The recent surge in UK gilt yields, driven by increased Government borrowing costs, has introduced fresh volatility into financial markets, raising concerns for pension schemes across the country. Yields on 10-year Government bonds have climbed to their highest level since 2008, while 30-year bonds are at their highest point since 1998. This sharp rise means borrowing costs for the Government have significantly increased, with potential knock-on effects for pension scheme funding and risk management.
David Brooks, head of policy at independent consultancy Broadstone, said the bond market sell-off has led to “fresh volatility” but noted that improvements in the management of liability-driven investment (LDI) strategies since the 2022 yield crisis have bolstered the sector’s resilience. He commented: “The recent bond market sell-off, driven by news of record UK Government borrowing costs, has seen gilt yields surge and introduced fresh volatility into UK markets.”
Brooks added that LDI funds have been actively managing their cash positions in response to shifting investor sentiment and market fluctuations. However, he pointed out that systemic risks appear to be under control. “Improvements to collateral management and waterfall structures since the 2022 yield crisis have significantly strengthened market resilience and ensured schemes are better prepared to handle fluctuations,” he said.
Despite the increased market volatility, the current high-yield environment offers potential opportunities for pension schemes to reassess and de-risk. Brooks advised trustees and sponsors to remain vigilant: “Trustees and sponsors should continue to focus on monitoring hedging levels, maintaining adequate collateral buffers, and rebalancing portfolios where appropriate. The higher-yield environment also creates opportunities to review de-risking strategies, particularly for schemes that have benefited from improved funding positions.”
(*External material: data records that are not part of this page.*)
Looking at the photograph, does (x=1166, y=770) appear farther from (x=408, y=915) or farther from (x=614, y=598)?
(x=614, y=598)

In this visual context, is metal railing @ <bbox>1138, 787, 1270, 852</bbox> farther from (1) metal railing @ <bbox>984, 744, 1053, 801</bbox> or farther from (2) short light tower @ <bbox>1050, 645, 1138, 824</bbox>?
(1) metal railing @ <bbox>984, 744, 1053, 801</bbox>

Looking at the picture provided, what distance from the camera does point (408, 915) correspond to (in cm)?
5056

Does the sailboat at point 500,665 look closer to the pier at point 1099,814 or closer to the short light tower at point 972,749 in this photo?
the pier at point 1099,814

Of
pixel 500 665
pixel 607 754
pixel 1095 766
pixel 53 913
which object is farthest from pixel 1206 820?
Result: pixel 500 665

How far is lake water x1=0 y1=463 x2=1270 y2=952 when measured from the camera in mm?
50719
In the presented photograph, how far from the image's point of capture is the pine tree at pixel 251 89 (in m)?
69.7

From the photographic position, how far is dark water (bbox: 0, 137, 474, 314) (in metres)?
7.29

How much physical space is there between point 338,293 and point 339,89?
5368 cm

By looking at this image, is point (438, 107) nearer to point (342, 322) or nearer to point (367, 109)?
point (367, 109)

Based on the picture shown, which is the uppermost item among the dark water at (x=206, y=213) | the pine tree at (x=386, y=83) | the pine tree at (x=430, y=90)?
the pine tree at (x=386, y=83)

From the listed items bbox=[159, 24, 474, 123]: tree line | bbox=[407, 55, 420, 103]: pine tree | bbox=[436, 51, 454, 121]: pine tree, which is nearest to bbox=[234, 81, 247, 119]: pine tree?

In addition to monitoring hedging and collateral, Brooks highlighted the need for trustees to consider reviewing commutation factors to ensure fair value for members and to reassess covenant positions if sponsor borrowing costs have risen significantly.
The surge in gilt yields has coincided with a decline in the pound, which has dropped from $1.25 to $1.23 against the dollar over the past few days, further reflecting the uncertain economic environment.